Pain that had started in his knee gradually spread throughout his body. He was more short of breath than usual. Carl and Valicia brought him to Norton Hospital downtown, where doctors and nurses increased his doses of steroids, anti-anxiety medicine and Delotid pain medication. In fact, they gave the pain medication intravenously. "Orally, it stopped working," Carl said.

At least one parent stayed with Terrell the entire time he was in the hospital, where doctors worked to manage his pain and get his dosages right. He was discharged Monday at 5 p.m. with a Delotid pump.

As I was speaking with Carl yesterday, Terrell walked into the family room in obvious pain, tethered to the ever-present oxygen machine. His face was swollen from the steroids. He sat down on the couch, and his dog Ozzy snuggled next to him.

Terrell said he was glad to be home and hopes he doesn't have to go the hospital again. "Anything I can do at home would be much better," he said.

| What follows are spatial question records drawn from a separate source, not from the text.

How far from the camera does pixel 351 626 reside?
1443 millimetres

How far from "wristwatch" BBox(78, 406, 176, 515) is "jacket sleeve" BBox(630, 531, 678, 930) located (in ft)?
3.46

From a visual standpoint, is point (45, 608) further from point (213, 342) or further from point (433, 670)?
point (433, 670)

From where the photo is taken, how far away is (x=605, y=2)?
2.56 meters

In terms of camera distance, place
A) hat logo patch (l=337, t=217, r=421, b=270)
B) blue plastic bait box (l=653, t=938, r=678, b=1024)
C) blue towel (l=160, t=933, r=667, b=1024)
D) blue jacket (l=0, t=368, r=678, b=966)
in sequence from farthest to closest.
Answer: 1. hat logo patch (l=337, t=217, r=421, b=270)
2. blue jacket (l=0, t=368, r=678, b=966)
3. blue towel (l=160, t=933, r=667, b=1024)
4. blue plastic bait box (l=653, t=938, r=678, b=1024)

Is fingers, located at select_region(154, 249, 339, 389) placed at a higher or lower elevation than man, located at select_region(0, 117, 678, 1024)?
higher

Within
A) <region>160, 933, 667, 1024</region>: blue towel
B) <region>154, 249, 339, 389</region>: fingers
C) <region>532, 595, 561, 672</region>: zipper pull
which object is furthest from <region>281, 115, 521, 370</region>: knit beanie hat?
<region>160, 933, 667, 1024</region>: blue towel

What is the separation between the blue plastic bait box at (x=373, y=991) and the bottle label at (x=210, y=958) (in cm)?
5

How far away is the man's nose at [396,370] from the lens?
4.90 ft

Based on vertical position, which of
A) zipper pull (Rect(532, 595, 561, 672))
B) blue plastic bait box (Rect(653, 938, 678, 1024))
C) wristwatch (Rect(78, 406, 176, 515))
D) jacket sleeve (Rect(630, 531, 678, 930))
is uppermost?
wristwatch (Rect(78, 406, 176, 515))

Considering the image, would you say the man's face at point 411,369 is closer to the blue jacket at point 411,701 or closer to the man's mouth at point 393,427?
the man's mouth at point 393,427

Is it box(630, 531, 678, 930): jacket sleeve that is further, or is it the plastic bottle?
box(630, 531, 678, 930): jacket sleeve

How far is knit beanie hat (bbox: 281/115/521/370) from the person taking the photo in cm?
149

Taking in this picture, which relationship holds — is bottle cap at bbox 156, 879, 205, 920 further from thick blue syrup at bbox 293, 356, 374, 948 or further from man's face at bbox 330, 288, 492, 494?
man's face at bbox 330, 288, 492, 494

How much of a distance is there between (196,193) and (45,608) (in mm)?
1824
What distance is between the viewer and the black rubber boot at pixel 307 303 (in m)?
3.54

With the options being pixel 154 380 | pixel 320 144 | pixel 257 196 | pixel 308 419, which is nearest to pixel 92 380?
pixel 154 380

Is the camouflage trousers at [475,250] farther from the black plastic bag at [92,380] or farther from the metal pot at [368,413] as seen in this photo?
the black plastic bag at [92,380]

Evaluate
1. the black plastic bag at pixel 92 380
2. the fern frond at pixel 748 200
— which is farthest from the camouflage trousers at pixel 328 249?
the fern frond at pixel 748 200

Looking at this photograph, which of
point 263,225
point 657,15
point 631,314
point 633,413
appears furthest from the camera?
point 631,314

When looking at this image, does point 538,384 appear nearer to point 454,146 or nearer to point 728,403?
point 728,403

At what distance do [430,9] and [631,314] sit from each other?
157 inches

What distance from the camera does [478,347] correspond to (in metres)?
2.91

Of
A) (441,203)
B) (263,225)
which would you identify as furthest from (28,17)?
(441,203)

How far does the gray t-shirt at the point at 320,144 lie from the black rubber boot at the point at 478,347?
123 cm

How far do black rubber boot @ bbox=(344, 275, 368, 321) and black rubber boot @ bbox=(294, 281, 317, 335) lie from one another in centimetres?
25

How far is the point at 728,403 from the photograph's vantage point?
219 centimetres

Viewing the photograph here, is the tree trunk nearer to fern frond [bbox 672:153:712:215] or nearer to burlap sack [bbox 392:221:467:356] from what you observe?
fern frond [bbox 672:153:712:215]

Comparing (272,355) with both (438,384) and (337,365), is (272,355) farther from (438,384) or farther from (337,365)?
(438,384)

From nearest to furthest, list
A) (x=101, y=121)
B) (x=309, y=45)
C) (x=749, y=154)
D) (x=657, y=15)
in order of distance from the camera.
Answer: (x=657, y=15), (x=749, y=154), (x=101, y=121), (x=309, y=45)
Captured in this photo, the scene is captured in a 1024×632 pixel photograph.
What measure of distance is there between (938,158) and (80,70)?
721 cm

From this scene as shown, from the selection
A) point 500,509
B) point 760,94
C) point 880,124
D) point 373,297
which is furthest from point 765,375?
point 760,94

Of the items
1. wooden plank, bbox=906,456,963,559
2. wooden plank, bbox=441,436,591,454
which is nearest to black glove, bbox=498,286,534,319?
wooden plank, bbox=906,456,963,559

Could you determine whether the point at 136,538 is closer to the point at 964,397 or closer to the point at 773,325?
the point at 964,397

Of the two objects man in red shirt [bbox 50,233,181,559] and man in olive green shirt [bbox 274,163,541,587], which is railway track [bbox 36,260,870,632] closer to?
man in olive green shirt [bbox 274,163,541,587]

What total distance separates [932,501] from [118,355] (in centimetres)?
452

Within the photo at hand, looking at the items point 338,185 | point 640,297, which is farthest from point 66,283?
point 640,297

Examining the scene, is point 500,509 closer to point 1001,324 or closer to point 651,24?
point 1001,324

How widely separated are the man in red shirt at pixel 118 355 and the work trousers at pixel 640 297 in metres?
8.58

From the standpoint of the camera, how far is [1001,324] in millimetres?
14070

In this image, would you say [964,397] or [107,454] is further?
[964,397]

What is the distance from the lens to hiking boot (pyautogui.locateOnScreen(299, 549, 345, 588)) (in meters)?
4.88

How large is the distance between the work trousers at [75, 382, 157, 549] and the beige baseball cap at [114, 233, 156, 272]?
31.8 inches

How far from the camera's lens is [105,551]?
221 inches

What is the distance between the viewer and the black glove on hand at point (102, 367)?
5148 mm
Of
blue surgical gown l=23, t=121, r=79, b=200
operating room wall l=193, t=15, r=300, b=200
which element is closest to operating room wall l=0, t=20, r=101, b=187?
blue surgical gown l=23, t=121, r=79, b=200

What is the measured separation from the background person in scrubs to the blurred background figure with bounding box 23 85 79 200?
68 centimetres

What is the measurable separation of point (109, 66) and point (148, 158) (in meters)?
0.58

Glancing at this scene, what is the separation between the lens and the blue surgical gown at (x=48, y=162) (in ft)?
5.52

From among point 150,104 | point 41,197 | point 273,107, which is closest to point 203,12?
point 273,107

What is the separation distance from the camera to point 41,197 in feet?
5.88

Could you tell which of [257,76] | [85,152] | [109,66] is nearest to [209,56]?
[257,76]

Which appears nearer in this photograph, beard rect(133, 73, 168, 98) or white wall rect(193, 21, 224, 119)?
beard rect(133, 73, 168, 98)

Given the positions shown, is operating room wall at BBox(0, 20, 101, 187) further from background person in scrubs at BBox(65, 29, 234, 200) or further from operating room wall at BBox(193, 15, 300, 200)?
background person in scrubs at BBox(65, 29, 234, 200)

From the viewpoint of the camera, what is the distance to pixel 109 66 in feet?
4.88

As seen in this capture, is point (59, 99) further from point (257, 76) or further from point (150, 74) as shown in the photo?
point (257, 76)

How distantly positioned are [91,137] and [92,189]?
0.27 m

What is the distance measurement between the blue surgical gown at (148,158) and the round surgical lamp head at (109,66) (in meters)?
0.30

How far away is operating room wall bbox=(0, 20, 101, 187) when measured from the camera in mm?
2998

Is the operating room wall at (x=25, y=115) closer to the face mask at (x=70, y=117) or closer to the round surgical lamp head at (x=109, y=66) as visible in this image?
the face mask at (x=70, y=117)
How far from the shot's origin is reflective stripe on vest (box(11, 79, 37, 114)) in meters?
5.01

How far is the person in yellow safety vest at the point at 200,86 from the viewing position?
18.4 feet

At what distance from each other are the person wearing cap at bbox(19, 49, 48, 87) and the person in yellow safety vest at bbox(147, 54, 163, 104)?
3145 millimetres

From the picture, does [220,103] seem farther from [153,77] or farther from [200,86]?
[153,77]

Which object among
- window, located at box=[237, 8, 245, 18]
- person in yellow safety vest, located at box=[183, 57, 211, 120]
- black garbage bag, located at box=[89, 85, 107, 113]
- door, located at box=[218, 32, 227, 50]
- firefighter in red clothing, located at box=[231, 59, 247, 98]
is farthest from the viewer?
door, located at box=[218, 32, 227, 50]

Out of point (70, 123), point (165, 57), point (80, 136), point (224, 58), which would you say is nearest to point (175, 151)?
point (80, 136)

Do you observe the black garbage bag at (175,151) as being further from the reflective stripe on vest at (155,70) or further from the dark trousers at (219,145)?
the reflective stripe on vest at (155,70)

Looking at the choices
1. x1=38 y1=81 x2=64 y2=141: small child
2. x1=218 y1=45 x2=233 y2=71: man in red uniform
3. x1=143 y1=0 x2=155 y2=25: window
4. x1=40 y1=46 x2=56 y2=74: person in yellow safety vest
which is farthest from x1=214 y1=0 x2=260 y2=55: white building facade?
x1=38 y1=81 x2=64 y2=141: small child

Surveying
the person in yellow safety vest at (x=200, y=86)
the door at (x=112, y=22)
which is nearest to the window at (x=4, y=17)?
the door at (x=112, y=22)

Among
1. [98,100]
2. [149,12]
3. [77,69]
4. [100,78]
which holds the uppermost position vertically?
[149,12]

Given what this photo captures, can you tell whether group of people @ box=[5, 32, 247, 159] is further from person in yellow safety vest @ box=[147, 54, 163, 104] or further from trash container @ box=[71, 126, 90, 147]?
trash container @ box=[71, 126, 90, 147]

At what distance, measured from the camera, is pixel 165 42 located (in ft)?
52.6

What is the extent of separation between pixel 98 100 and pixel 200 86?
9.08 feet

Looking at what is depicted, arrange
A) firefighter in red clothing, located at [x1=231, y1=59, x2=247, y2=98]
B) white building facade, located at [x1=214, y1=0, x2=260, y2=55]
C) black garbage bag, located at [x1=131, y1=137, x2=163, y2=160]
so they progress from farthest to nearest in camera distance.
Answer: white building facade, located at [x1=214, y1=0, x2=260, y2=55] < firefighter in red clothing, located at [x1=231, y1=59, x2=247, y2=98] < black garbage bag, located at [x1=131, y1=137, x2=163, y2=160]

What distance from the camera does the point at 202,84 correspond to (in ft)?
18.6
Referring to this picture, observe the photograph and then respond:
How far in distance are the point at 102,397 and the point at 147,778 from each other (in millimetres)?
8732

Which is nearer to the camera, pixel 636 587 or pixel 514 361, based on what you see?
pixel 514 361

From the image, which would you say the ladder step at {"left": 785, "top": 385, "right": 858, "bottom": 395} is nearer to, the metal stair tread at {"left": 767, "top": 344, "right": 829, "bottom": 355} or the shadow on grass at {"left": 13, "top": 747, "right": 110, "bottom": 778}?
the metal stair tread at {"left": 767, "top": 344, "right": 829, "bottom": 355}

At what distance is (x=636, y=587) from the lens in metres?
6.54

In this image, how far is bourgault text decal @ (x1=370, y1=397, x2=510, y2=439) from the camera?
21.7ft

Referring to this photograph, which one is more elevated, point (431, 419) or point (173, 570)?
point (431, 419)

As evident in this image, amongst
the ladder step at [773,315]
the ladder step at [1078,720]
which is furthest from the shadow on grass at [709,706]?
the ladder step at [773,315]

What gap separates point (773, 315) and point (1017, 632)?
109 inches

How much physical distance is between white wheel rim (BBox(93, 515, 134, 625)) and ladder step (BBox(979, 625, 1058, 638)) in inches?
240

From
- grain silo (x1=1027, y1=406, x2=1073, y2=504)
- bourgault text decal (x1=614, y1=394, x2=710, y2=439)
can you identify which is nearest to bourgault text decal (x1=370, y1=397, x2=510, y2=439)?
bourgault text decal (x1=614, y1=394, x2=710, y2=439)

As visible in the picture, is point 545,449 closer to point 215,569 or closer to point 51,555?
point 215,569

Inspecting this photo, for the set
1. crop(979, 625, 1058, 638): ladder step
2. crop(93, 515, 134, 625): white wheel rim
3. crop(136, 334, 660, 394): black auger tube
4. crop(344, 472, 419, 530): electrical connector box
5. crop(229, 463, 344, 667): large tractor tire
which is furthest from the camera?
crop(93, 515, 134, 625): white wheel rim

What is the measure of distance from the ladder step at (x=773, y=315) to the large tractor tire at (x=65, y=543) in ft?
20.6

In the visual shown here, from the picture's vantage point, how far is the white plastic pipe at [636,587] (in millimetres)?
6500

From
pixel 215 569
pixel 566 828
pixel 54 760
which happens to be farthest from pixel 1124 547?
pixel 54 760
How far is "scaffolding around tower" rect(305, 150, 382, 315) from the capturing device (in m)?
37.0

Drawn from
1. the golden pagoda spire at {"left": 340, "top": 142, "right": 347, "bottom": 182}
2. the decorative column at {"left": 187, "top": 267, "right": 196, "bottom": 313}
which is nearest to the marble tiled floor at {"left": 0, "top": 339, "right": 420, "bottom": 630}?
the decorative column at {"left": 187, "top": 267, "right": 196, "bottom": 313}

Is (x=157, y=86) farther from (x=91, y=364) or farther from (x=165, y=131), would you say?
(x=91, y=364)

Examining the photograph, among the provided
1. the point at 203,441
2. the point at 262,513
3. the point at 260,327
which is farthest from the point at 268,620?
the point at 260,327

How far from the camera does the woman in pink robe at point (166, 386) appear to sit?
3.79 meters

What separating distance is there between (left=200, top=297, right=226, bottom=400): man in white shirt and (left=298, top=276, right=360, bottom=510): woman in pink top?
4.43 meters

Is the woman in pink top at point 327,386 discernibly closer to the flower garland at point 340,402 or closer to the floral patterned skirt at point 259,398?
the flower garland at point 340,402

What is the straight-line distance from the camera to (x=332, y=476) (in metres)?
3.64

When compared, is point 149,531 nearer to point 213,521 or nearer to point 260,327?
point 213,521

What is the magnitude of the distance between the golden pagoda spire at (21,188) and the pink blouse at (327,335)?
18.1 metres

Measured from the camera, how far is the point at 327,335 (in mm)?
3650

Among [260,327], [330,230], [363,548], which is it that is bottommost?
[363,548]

Carl said Terrell has already signed a "Do Not Resusitate" order, asking doctors not to use heroic measures to save him. They would like him to live out his life at home.

Terrell said yesterday that the pain was still excruciating, and he was waiting for the pain medication to relieve it -- at least somewhat.

"Right now it's everywhere," he said of the pain.

At one point, his hand on his dog's belly, Terrell drifted off to sleep. When he awoke, he laughed with Carl about memories of a playhouse they once had when they lived in Michigan.

He's determined not to the let the pain keep him from laughing.

Valicia tells me that Terrell is now home from the hospital.

He was discharged at 5 p.m. yesterday.

I talked to Valicia this morning, and she said Terrell is now at Norton Hospital downtown.

Valicia didn't have time to give me details; she was on her way to visit Terrell. But she and Carl told Sam last week that his breathing was becoming more labored, and they were concerned about his condition.